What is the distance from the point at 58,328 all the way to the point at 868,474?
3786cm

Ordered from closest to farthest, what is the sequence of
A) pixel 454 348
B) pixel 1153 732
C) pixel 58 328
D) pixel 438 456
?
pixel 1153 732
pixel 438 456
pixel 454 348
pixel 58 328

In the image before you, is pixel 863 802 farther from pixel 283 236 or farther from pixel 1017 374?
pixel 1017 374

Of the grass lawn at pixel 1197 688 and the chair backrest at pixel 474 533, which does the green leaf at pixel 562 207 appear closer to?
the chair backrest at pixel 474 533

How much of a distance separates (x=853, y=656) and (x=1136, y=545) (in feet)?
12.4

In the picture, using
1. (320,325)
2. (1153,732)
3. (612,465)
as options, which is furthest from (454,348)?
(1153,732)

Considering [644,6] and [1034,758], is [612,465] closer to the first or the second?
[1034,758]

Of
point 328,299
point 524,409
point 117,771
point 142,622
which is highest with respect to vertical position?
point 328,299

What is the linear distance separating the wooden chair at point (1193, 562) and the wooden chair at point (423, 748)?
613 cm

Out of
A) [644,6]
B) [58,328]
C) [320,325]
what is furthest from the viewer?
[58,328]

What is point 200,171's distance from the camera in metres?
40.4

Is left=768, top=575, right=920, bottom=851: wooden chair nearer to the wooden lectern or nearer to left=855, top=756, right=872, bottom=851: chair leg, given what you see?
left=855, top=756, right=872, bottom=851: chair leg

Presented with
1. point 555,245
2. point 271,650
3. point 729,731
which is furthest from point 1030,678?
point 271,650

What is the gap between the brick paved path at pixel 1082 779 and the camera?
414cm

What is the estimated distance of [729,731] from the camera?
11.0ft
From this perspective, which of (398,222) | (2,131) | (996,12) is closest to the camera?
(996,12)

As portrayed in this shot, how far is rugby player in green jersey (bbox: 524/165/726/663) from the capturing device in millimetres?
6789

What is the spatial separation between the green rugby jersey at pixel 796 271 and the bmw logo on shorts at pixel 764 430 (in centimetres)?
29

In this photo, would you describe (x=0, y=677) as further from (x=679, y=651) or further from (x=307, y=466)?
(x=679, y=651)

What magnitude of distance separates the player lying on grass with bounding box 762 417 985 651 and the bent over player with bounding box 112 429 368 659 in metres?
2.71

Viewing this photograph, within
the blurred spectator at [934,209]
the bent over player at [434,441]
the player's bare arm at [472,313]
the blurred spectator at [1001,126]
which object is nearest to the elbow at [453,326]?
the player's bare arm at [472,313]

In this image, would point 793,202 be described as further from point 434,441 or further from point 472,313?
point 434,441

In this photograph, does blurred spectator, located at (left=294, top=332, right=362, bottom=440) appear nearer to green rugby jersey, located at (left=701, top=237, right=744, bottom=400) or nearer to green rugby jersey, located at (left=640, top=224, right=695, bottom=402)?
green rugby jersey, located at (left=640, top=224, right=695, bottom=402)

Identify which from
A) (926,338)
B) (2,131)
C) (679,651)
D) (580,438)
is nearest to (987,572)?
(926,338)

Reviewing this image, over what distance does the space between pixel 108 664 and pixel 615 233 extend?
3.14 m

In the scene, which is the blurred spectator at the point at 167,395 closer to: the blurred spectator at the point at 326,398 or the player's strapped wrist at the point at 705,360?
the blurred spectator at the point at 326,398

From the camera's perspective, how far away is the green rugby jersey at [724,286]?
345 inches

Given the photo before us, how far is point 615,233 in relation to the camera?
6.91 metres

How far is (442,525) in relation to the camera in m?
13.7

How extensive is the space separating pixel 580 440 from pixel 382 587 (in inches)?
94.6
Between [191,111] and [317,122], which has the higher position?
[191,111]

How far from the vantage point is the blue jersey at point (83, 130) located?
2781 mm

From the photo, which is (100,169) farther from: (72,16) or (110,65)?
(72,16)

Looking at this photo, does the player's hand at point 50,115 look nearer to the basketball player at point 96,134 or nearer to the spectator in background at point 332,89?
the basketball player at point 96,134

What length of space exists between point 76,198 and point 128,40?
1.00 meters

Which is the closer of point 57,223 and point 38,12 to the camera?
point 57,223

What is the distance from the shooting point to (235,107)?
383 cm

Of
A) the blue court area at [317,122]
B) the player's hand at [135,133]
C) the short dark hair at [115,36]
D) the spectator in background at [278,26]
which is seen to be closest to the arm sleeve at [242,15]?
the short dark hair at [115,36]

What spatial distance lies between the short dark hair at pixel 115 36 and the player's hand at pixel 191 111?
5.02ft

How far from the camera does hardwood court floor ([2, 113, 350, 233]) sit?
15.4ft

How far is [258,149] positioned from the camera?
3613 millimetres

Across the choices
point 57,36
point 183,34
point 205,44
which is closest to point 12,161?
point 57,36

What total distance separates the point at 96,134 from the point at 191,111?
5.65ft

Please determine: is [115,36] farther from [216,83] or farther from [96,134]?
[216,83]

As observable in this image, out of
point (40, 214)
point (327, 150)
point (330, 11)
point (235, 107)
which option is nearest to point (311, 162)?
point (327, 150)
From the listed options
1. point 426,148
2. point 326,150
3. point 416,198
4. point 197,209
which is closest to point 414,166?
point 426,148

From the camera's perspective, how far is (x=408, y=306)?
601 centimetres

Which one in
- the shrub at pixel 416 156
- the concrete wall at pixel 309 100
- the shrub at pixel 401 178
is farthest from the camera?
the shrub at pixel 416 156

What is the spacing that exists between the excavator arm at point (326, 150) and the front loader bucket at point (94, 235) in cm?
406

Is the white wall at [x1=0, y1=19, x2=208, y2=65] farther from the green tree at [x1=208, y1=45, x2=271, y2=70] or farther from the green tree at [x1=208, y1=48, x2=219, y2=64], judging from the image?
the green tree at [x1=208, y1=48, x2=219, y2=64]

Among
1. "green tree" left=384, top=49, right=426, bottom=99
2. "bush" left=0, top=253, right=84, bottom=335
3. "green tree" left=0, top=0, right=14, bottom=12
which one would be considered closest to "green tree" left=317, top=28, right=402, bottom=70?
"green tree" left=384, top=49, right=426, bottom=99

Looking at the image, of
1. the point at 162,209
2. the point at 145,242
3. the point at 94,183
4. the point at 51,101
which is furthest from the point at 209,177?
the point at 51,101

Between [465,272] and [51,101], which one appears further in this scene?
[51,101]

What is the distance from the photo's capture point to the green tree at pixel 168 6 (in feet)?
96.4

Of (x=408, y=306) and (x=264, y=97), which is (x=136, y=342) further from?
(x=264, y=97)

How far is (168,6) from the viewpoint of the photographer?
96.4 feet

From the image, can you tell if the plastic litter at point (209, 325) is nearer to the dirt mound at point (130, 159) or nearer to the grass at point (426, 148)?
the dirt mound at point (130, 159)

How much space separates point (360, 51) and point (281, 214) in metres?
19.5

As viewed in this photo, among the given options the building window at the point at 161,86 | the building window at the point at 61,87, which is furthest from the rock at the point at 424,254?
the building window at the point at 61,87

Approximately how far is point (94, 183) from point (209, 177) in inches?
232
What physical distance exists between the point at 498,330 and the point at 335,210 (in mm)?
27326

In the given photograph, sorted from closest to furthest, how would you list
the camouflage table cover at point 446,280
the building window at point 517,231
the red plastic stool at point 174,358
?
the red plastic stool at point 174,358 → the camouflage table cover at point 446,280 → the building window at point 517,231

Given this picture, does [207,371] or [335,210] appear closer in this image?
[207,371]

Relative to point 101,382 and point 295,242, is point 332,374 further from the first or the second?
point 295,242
################
### [Objective]
Transcribe each entry exactly.

### [The reply]
What is the distance from the point at 58,328 all the way to the point at 868,474?
3786cm

Ordered from closest to farthest, what is the sequence of
A) pixel 454 348
B) pixel 1153 732
C) pixel 58 328
D) pixel 438 456
?
pixel 1153 732
pixel 438 456
pixel 454 348
pixel 58 328

In the image before you, is pixel 863 802 farther from pixel 283 236 or farther from pixel 1017 374?
pixel 1017 374

Of the grass lawn at pixel 1197 688 and the chair backrest at pixel 474 533, which does the green leaf at pixel 562 207 appear closer to?
the chair backrest at pixel 474 533

How much of a distance separates (x=853, y=656) and (x=1136, y=545) (in feet)?
12.4

In the picture, using
1. (320,325)
2. (1153,732)
3. (612,465)
as options, which is furthest from (454,348)?
(1153,732)

Considering [644,6] and [1034,758], is [612,465] closer to the first or the second?
[1034,758]

Of
point 328,299
point 524,409
point 117,771
point 142,622
which is highest with respect to vertical position?
point 328,299

What is the linear distance separating the wooden chair at point (1193, 562) and the wooden chair at point (423, 748)?
613 cm

Out of
A) [644,6]
B) [58,328]
C) [320,325]
what is furthest from the viewer?
[58,328]

What is point 200,171's distance from the camera in metres?
40.4

Is left=768, top=575, right=920, bottom=851: wooden chair nearer to the wooden lectern or nearer to left=855, top=756, right=872, bottom=851: chair leg, given what you see?
left=855, top=756, right=872, bottom=851: chair leg

Presented with
1. point 555,245
2. point 271,650
3. point 729,731
which is furthest from point 1030,678?
point 271,650

What is the gap between the brick paved path at pixel 1082 779 and the camera?
414cm

What is the estimated distance of [729,731] from the camera?
11.0ft
From this perspective, which of (398,222) | (2,131) | (996,12) is closest to the camera?
(996,12)

As portrayed in this shot, how far is rugby player in green jersey (bbox: 524/165/726/663) from the capturing device in millimetres?
6789

What is the spatial separation between the green rugby jersey at pixel 796 271 and the bmw logo on shorts at pixel 764 430 (in centimetres)?
29

In this photo, would you describe (x=0, y=677) as further from (x=679, y=651) or further from (x=307, y=466)?
(x=679, y=651)

What magnitude of distance separates the player lying on grass with bounding box 762 417 985 651 and the bent over player with bounding box 112 429 368 659 in metres?
2.71

Viewing this photograph, within
the blurred spectator at [934,209]
the bent over player at [434,441]
the player's bare arm at [472,313]
the blurred spectator at [1001,126]
which object is nearest to the elbow at [453,326]?
the player's bare arm at [472,313]

In this image, would point 793,202 be described as further from point 434,441 or further from point 472,313?
point 434,441

In this photograph, does blurred spectator, located at (left=294, top=332, right=362, bottom=440) appear nearer to green rugby jersey, located at (left=701, top=237, right=744, bottom=400) or nearer to green rugby jersey, located at (left=640, top=224, right=695, bottom=402)?
green rugby jersey, located at (left=640, top=224, right=695, bottom=402)

Identify which from
A) (926,338)
B) (2,131)
C) (679,651)
D) (580,438)
is nearest to (987,572)?
(926,338)

Reviewing this image, over what distance does the space between pixel 108 664 and pixel 615 233 extend?
3.14 m

In the scene, which is the blurred spectator at the point at 167,395 closer to: the blurred spectator at the point at 326,398 or the player's strapped wrist at the point at 705,360?
the blurred spectator at the point at 326,398

From the camera's perspective, how far away is the green rugby jersey at [724,286]?
345 inches

Given the photo before us, how far is point 615,233 in relation to the camera?
6.91 metres

How far is (442,525) in relation to the camera in m?
13.7

How extensive is the space separating pixel 580 440 from pixel 382 587 (in inches)?
94.6
Between [191,111] and [317,122], which has the higher position?
[191,111]

How far from the vantage point is the blue jersey at point (83, 130) located?
2781 mm

From the photo, which is (100,169) farther from: (72,16) or (110,65)?
(72,16)

Looking at this photo, does the player's hand at point 50,115 look nearer to the basketball player at point 96,134 or nearer to the spectator in background at point 332,89?
the basketball player at point 96,134

What length of space exists between point 76,198 and point 128,40?
1.00 meters

Which is the closer of point 57,223 and point 38,12 to the camera?
point 57,223

What is the distance from the shooting point to (235,107)?
383 cm

Of
A) the blue court area at [317,122]
B) the player's hand at [135,133]
C) the short dark hair at [115,36]
D) the spectator in background at [278,26]
which is seen to be closest to the arm sleeve at [242,15]?
the short dark hair at [115,36]

What spatial distance lies between the short dark hair at pixel 115 36 and the player's hand at pixel 191 111?
5.02ft

How far from the camera does hardwood court floor ([2, 113, 350, 233]) sit?
15.4ft

How far is [258,149] positioned from the camera?
3613 millimetres

Across the choices
point 57,36
point 183,34
point 205,44
which is closest to point 12,161?
point 57,36

What total distance separates the point at 96,134 from the point at 191,111?
5.65ft

Please determine: is [115,36] farther from [216,83] or farther from [96,134]?
[216,83]

As observable in this image, out of
point (40, 214)
point (327, 150)
point (330, 11)
point (235, 107)
which option is nearest to point (311, 162)?
point (327, 150)
From the listed options
1. point 426,148
2. point 326,150
3. point 416,198
4. point 197,209
which is closest to point 414,166?
point 426,148

From the camera's perspective, how far is (x=408, y=306)?
601 centimetres

Which one in
- the shrub at pixel 416 156
- the concrete wall at pixel 309 100
- the shrub at pixel 401 178
is farthest from the camera?
the shrub at pixel 416 156

What is the spacing that exists between the excavator arm at point (326, 150) and the front loader bucket at point (94, 235) in cm?
406

Is the white wall at [x1=0, y1=19, x2=208, y2=65] farther from the green tree at [x1=208, y1=45, x2=271, y2=70] or farther from the green tree at [x1=208, y1=48, x2=219, y2=64], judging from the image?
the green tree at [x1=208, y1=48, x2=219, y2=64]

Among
1. "green tree" left=384, top=49, right=426, bottom=99
2. "bush" left=0, top=253, right=84, bottom=335
3. "green tree" left=0, top=0, right=14, bottom=12
which one would be considered closest to "green tree" left=317, top=28, right=402, bottom=70?
"green tree" left=384, top=49, right=426, bottom=99

Looking at the image, of
1. the point at 162,209
2. the point at 145,242
3. the point at 94,183
4. the point at 51,101
which is furthest from the point at 209,177?
the point at 51,101

Between [465,272] and [51,101], which one appears further in this scene?
[51,101]

What is the distance from the photo's capture point to the green tree at pixel 168 6 (in feet)?
96.4

Of (x=408, y=306) and (x=264, y=97), which is (x=136, y=342) further from?
(x=264, y=97)

How far is (168,6) from the viewpoint of the photographer?
96.4 feet

From the image, can you tell if the plastic litter at point (209, 325) is nearer to the dirt mound at point (130, 159) or nearer to the grass at point (426, 148)?
the dirt mound at point (130, 159)

How much space separates point (360, 51) and point (281, 214) in metres?
19.5

As viewed in this photo, among the given options the building window at the point at 161,86 | the building window at the point at 61,87, which is furthest from the rock at the point at 424,254?
the building window at the point at 61,87

Approximately how far is point (94, 183) from point (209, 177) in inches?
232
What physical distance exists between the point at 498,330 and the point at 335,210 (in mm)?
27326

In the given photograph, sorted from closest to furthest, how would you list
the camouflage table cover at point 446,280
the building window at point 517,231
the red plastic stool at point 174,358
?
the red plastic stool at point 174,358 → the camouflage table cover at point 446,280 → the building window at point 517,231

Given this picture, does [207,371] or [335,210] appear closer in this image?
[207,371]

Relative to point 101,382 and point 295,242, is point 332,374 further from the first or the second?
point 295,242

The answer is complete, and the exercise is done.